FreespaceAt the Venice Architecture Biennale with Rolex
“If we asked people to describe their ideal city, there’s a strong consensus about what that would look like. You would have nice streets, the buildings wouldn’t be too high, you’d have lots of trees, it would be a typical idea of urban density.”
This ancient floating city, all snaking canals, narrow alleyways and marble palaces, seems to engulf the senses. A mix of history, beauty and art, Venice is a grand postcard from the past, yet this tiny city has always had one eye on the future.

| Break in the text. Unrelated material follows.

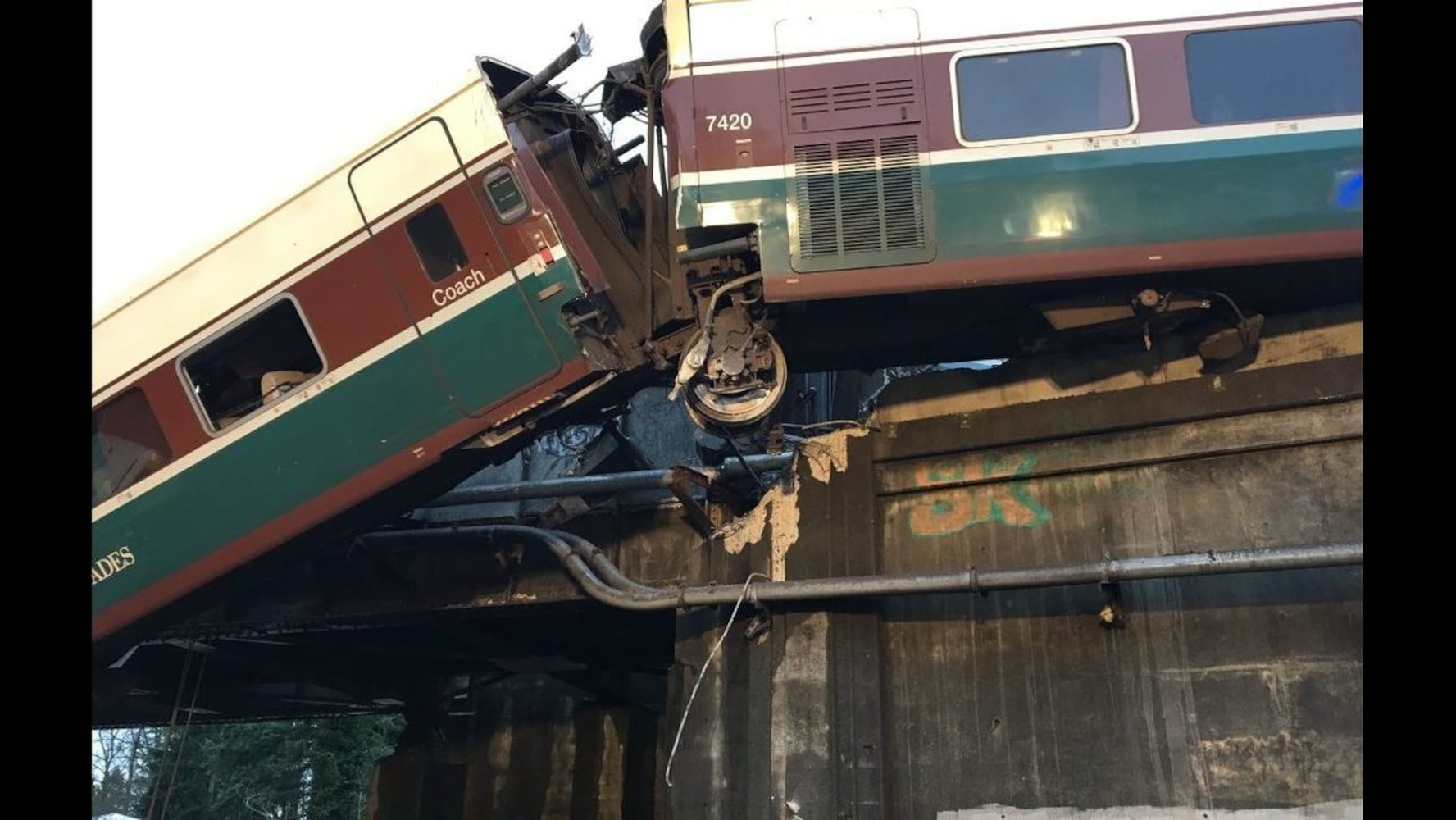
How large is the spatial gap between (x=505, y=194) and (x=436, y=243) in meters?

It is thus the ideal location for the Architecture Biennale, and in 2018, this anticipated celebration of architectural ideas focuses on the question of space, curated by Irish architects Yvonne Farrell and Shelley McNamara. Titled FREESPACE, the exhibition is a showcase of more than 70 modern exhibits in the historic pavilions at the Giardini, the Arsenale, and in the heart of Venice.
One interpretation of this can be found on San Giorgio Maggiore Island, where the pavilion entitled Vatican Chapels, commissioned by Cardinal Gianfranco Ravasi, offers a peaceful reprieve from the Giardini throngs, with 10 small chapels erected amongst quiet woodland. Here, you feel miles away from the steady hum of the city, but the architecture is no less inspiring: Ravasi handpicked 10 architects from around the world to create the chapels. The brief stressed ‘modesty and simplicity’ and the results, from humble stone chapels to timber pavilions swirled in climbing Jasmine, makes a visit to the island essential.

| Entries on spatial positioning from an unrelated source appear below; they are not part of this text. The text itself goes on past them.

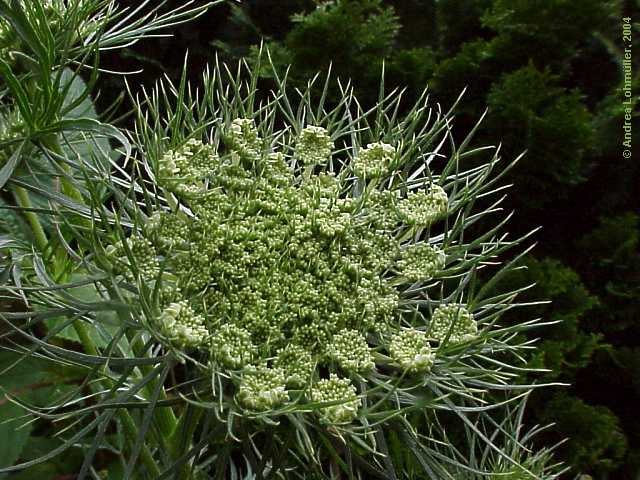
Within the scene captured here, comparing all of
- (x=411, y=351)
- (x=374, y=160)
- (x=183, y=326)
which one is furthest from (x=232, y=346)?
(x=374, y=160)

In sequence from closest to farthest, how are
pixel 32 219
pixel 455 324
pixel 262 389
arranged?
pixel 262 389 → pixel 455 324 → pixel 32 219

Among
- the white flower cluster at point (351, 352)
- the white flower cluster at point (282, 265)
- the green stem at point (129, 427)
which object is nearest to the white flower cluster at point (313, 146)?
the white flower cluster at point (282, 265)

With the focus on the exploration of space, some architecture veterans have honed in on the interaction between the old and the new, and how to build cities for the future. The Rolex Mentor and Protégé Arts Initiative, which launched in 2002 and pairs established arts leaders with up-and-coming talent, announced Ghanaian-British architect Sir David Adjaye and his protégé Mariam Kamara from Niger as the 2018-2019 mentoring pair in architecture. Following on from the successful pairing of British architect Sir David Chipperfield with Swiss architect Simon Kretz, Adjaye and Kamara unveiled their plans to create a public space in Niamey, the capital of Niger. Adjaye, one of the leading architects of his generation, says the pair is passionate about creating spaces that help shape the future of new African cities.
“My thinking is, what is the nature of the city and how does it work? Is there a universality in the notion of a city?” says Adjaye, when we meet in the Rolex Lounge to discuss his mentorship with Kamara.

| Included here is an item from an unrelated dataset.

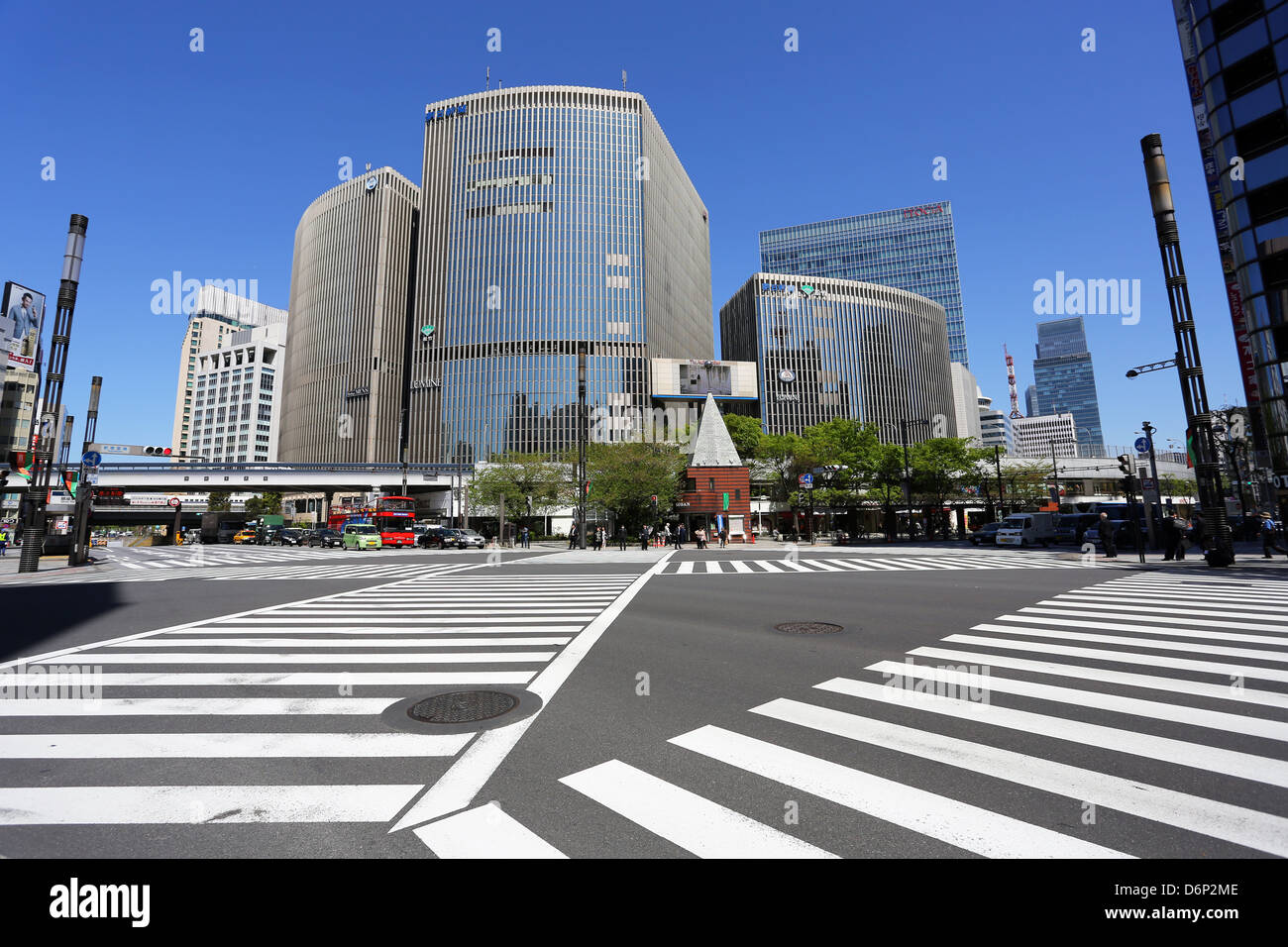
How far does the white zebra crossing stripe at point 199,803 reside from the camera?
321 cm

“There’s a fundamental conceit in cities in that they deny place – they scrape the ground, put tarmac down and remove the context. Cities are, of course, all about technology, but they’re also dwelling places for people. A city is more than just habitation and protection and solace; it’s also the provider of a sense of fulfilment. The city is the mechanism that creates a framework for you to live your life. If it’s just a machine, it’s soulless. What we want to do is help people to feel like citizens of their city.”
Cities have also been a focal point for Sir David Chipperfield and Simon Kretz. Wrapping up their mentorship with a substantial case study, published as a book titled On Planning – A Thought Experiment, the pair spoke at the Rolex Pavilion about the challenges faced in developing today’s cities, and the planning processes that impact on urban landscapes.
“The reason we love cities so much is because they reflect our evolution,” says Chipperfield. “If we asked people to describe their ideal city, there’s a strong consensus about what that would look like. You would have nice streets, the buildings wouldn’t be too high, you’d have lots of trees, it would be a typical idea of urban density.”
It wouldn’t, he says, look like the built up, high rise city of London.
“So we carry in our minds places like Venice, or Vienna, or Paris, because we enjoy what the city looks like. But even though this is in our minds, we can’t build it anymore. In London especially, we are not building this, because we don’t know how to restrict investment in the right direction.”
The book is essentially a proposal for how to do things better, says Chipperfield. “We just wanted to illuminate. If we’re not careful, architects become the decorators of decisions that have already been made. And that’s a planning issue.”
And with that, on another perfect evening in Venice, we head out to explore a city we’re all holding in our minds.